Our operating insurance companies are rated A+
(Superior) (2nd of 16 ratings) by A.M. Best
Company, Inc. and AA (Very Strong) (3rd of
22 ratings) by Standard and Poors Corporation, two
nationally recognized independent rating agencies. These ratings
are intended to provide an independent opinion of an
insurers ability to meet its obligations to policyholders
and are not evaluations directed at investors.
Our underwriting agencies underwrite on behalf of our insurance
companies and in certain situations for other non-affiliated
insurance companies. They receive fees for these services and do
not bear any of the insurance risk of the companies for which
they underwrite. Our underwriting agencies generate revenues
based entirely on fee income and profit commissions and
specialize in contingency (including contest indemnification,
event cancellation and weather coverages); directors and
officers liability; individual disability (for athletes
and other high profile individuals); kidnap and ransom;
employment practices liability; marine; professional indemnity;
mortgage and residual value insurance; and other specialty lines
of business. Our principal underwriting agencies are ASU
International, Covenant Underwriters, HCC Global Financial
Products, HCC Diversified Financial Products, Professional
Indemnity Agency and HCC Indemnity Guaranty Agency.
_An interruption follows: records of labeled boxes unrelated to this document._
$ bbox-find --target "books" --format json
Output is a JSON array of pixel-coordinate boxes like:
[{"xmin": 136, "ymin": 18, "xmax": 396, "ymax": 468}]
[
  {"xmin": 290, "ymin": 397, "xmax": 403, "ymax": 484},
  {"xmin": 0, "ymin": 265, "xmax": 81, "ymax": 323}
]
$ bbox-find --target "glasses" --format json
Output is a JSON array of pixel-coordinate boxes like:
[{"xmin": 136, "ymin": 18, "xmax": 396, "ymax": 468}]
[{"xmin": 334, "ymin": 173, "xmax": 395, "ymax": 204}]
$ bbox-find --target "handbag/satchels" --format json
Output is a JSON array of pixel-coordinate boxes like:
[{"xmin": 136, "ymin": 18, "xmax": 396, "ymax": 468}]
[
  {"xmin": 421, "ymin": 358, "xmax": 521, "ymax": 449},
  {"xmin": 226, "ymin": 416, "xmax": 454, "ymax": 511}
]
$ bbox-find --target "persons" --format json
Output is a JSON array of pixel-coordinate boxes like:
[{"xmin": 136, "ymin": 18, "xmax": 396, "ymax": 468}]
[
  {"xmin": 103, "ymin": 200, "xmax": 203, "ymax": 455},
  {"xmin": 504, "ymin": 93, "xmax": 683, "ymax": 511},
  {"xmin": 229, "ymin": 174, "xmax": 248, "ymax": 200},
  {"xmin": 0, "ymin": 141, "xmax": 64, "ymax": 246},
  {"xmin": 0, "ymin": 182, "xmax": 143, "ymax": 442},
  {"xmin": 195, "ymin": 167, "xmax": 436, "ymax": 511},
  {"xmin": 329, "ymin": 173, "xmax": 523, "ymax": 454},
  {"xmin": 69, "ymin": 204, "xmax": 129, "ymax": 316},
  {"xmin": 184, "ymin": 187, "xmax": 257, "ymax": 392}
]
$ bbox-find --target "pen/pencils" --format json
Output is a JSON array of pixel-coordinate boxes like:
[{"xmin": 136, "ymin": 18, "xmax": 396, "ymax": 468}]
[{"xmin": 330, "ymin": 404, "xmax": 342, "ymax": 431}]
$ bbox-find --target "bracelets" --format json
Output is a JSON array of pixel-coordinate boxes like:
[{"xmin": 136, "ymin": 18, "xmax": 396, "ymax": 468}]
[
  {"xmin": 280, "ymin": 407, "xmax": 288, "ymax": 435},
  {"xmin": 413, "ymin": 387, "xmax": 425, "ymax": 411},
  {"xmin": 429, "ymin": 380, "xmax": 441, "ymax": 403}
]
Our reinsurance and insurance brokers provide reinsurance and
insurance brokerage services for our insurance companies and our
clients and receive fees for their services. A reinsurance
broker structures and arranges reinsurance between insurers
seeking to cede insurance risks and reinsurers willing to assume
such risks. Our reinsurance brokers do not bear any of the
insurance risks of their client companies. They earn commission
income, and to a lesser extent, fees for certain services,
generally paid by the insurance and reinsurance companies with
whom the business is placed. These operations consist of
consulting with clients by providing information about insurance
coverage and marketing, placing and negotiating particular
insurance risks. Our reinsurance brokers specialize in placing
reinsurance for group life, accident and health and property and
casualty lines of business. Our reinsurance brokers are Rattner
Mackenzie and HCC Risk Management. Our insurance broker is
Continental Underwriters, which earns commission revenue for the
placement of marine business.
Our Strategy
Our business philosophy as an insurer is to maximize
underwriting profits while limiting risk in order to preserve
shareholders equity and maximize earnings. We concentrate
our insurance writings in selected, narrowly defined, specialty
lines of business where we believe we can achieve an
underwriting profit. We
9
market our insurance products both directly to customers and
through affiliated agents and independent brokers and producers.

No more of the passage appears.